Could you copy every record below exactly as it stands?
***
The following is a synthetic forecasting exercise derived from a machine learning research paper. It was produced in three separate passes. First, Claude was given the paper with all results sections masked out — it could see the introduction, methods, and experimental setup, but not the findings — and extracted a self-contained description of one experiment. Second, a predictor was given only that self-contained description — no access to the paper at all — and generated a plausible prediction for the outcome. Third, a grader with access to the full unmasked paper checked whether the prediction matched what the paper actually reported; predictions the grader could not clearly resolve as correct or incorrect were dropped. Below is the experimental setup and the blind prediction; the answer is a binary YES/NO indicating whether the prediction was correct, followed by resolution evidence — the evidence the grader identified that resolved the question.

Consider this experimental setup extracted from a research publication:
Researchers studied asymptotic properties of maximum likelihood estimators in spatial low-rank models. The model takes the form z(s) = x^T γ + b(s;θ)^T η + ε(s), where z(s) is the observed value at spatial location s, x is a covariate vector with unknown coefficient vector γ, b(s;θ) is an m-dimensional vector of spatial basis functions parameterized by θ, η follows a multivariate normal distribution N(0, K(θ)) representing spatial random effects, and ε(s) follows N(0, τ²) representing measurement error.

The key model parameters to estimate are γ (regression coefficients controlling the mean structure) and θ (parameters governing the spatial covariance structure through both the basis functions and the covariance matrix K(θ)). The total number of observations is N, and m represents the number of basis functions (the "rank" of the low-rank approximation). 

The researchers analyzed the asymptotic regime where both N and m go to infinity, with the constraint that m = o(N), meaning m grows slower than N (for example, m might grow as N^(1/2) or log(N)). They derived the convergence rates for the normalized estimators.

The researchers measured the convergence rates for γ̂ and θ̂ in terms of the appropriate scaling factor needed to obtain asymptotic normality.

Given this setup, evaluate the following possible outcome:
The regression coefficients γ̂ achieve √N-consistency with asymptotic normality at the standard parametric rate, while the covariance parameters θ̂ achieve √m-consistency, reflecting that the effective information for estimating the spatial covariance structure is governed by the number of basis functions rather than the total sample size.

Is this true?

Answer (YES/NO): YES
***
YOUR SOLUTION =
The following is a synthetic forecasting exercise derived from a machine learning research paper. It was produced in three separate passes. First, Claude was given the paper with all results sections masked out — it could see the introduction, methods, and experimental setup, but not the findings — and extracted a self-contained description of one experiment. Second, a predictor was given only that self-contained description — no access to the paper at all — and generated a plausible prediction for the outcome. Third, a grader with access to the full unmasked paper checked whether the prediction matched what the paper actually reported; predictions the grader could not clearly resolve as correct or incorrect were dropped. Below is the experimental setup and the blind prediction; the answer is a binary YES/NO indicating whether the prediction was correct, followed by resolution evidence — the evidence the grader identified that resolved the question.

Consider this experimental setup extracted from a research publication:
Researchers studied asymptotic properties of maximum likelihood estimators in spatial low-rank models. The model takes the form z(s) = x^T γ + b(s;θ)^T η + ε(s), where z(s) is the observed value at spatial location s, x is a covariate vector with unknown coefficient vector γ, b(s;θ) is an m-dimensional vector of spatial basis functions parameterized by θ, η follows a multivariate normal distribution N(0, K(θ)) representing spatial random effects, and ε(s) follows N(0, τ²) representing measurement error.

The key model parameters to estimate are γ (regression coefficients controlling the mean structure) and θ (parameters governing the spatial covariance structure through both the basis functions and the covariance matrix K(θ)). The total number of observations is N, and m represents the number of basis functions (the "rank" of the low-rank approximation). 

The researchers analyzed the asymptotic regime where both N and m go to infinity, with the constraint that m = o(N), meaning m grows slower than N (for example, m might grow as N^(1/2) or log(N)). They derived the convergence rates for the normalized estimators.

The researchers measured the convergence rates for γ̂ and θ̂ in terms of the appropriate scaling factor needed to obtain asymptotic normality.

Given this setup, evaluate the following possible outcome:
The regression coefficients γ̂ achieve √N-consistency with asymptotic normality at the standard parametric rate, while the covariance parameters θ̂ achieve √m-consistency, reflecting that the effective information for estimating the spatial covariance structure is governed by the number of basis functions rather than the total sample size.

Is this true?

Answer (YES/NO): YES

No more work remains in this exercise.